The instant he set her on the bed, she tried to break free. Her breath hitched when he climbed on top of her, pinning her down. “You won’t get away with this. I’ll see you both burn in hell for what you’ve done to me.” She bucked with her hips even though it was useless given the fact the guy weighed a great deal more than she did.

“Yeah, you keep dreaming, princess. Tie up her legs.”

“Ouch,” Liz gasped when Betty yanked her foot hard.

“Take it easy. There’s no need to be rough, Betty.”

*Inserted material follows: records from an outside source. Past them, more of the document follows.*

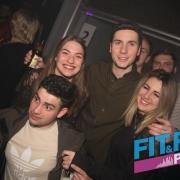 Partyfotos-16.02.19-076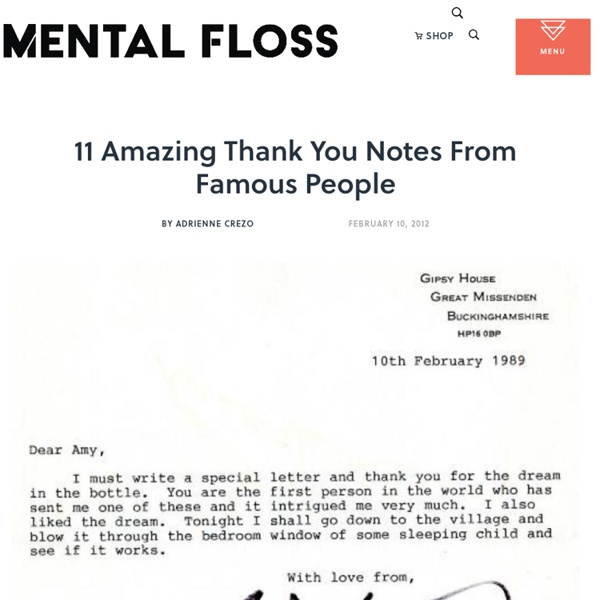 11 Amazing Thank You Notes From Famous People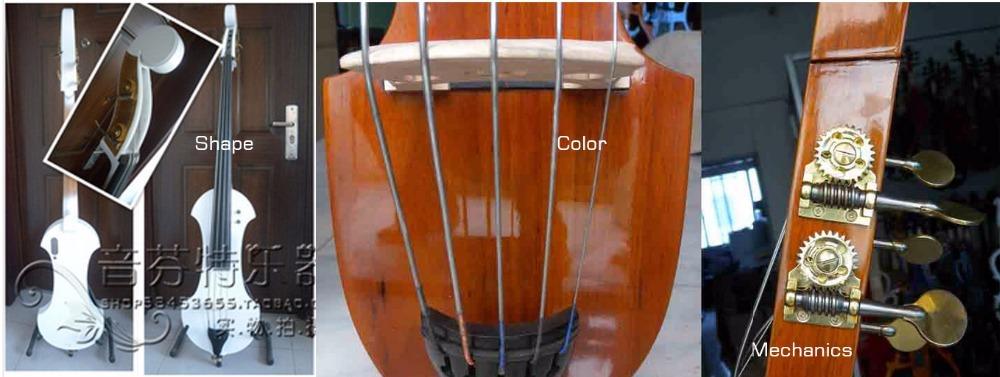 Hard Glass Fiber Case White violin case square box violin glazed steel box quality violin box<br><br>Aliexpress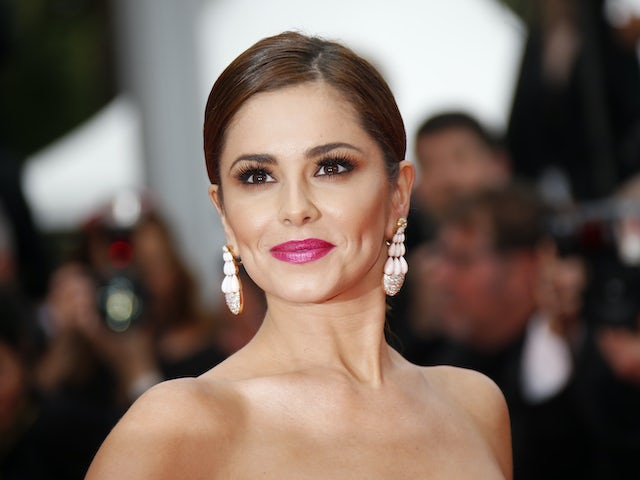 Cheryl Cole pictured in May 2016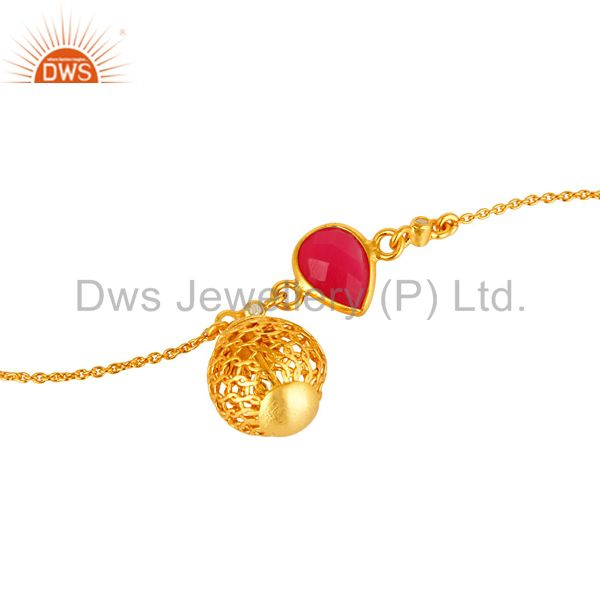 Exporter 18K Yellow Gold Plated Sterling Silver Spheres Charm Pink Chalcedony Bracelet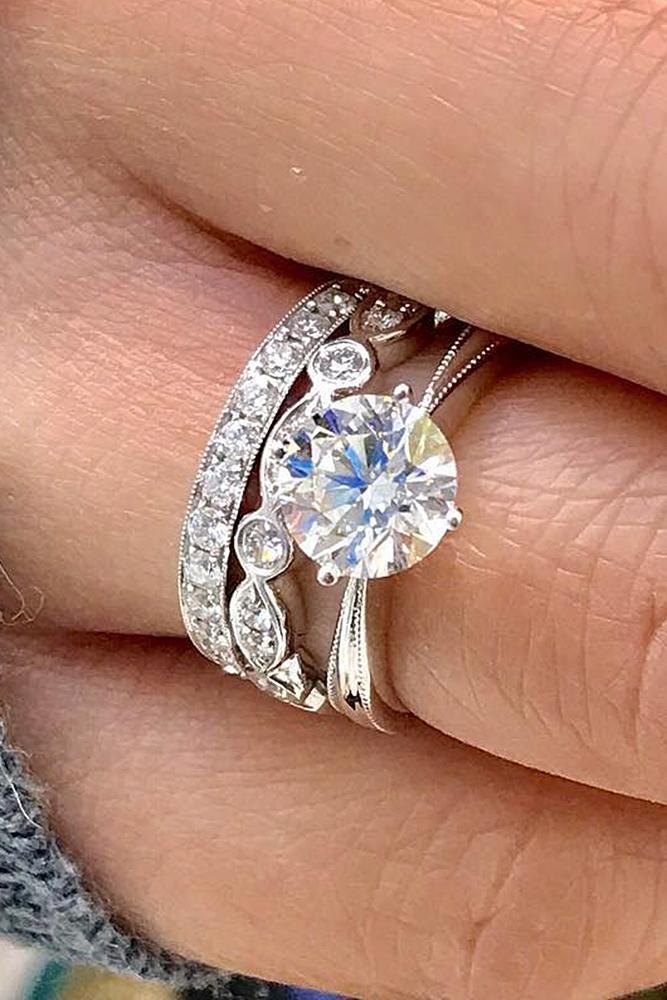 wedding ring sets round cut diamond white gold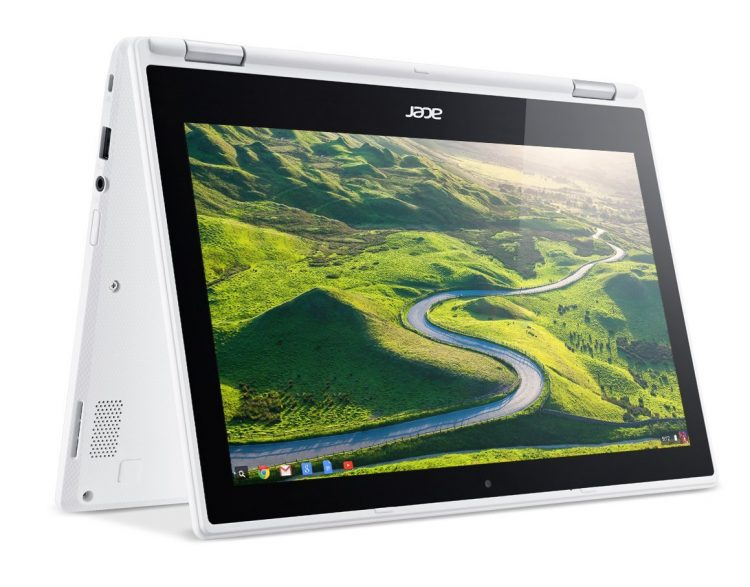 GearDiary Head Back to School with a New Acer Chromebook or Convertible Notebook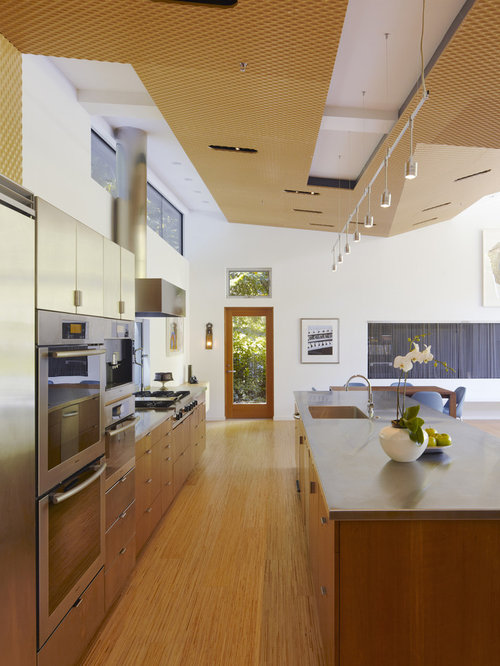 Open Concept Kitchen   Mid Sized Modern Galley Light Wood Floor Open  Concept Kitchen Idea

“She fucking kicked me, Bart.” Betty grabbed her other foot with as much force as he had the other.

“Get out of here, I’ll deal with her. Go,” Bart demanded.

“Whatever.” Throwing his hands in the air, Betty shot Liz a nasty glare, then left the room.

“Now, let’s get these hands of yours tied up.”

“Get off of me, you brute.” She bucked, trying to knock him off of her. He fell forwards, his head hitting hers. “Ouch.”

“Very intelligent.”

Her pulse began to flutter again and she felt her body react in the most pleasant of ways. They both stilled. Though she stared into the face of a silly cartoon mask, she saw the warm eyes behind it and felt herself lost in his gaze.

Holding her hands with one of his, he used the other to touch her bleeding lip. “You’re bleeding,” he said softly, his eyes shifting to meet hers.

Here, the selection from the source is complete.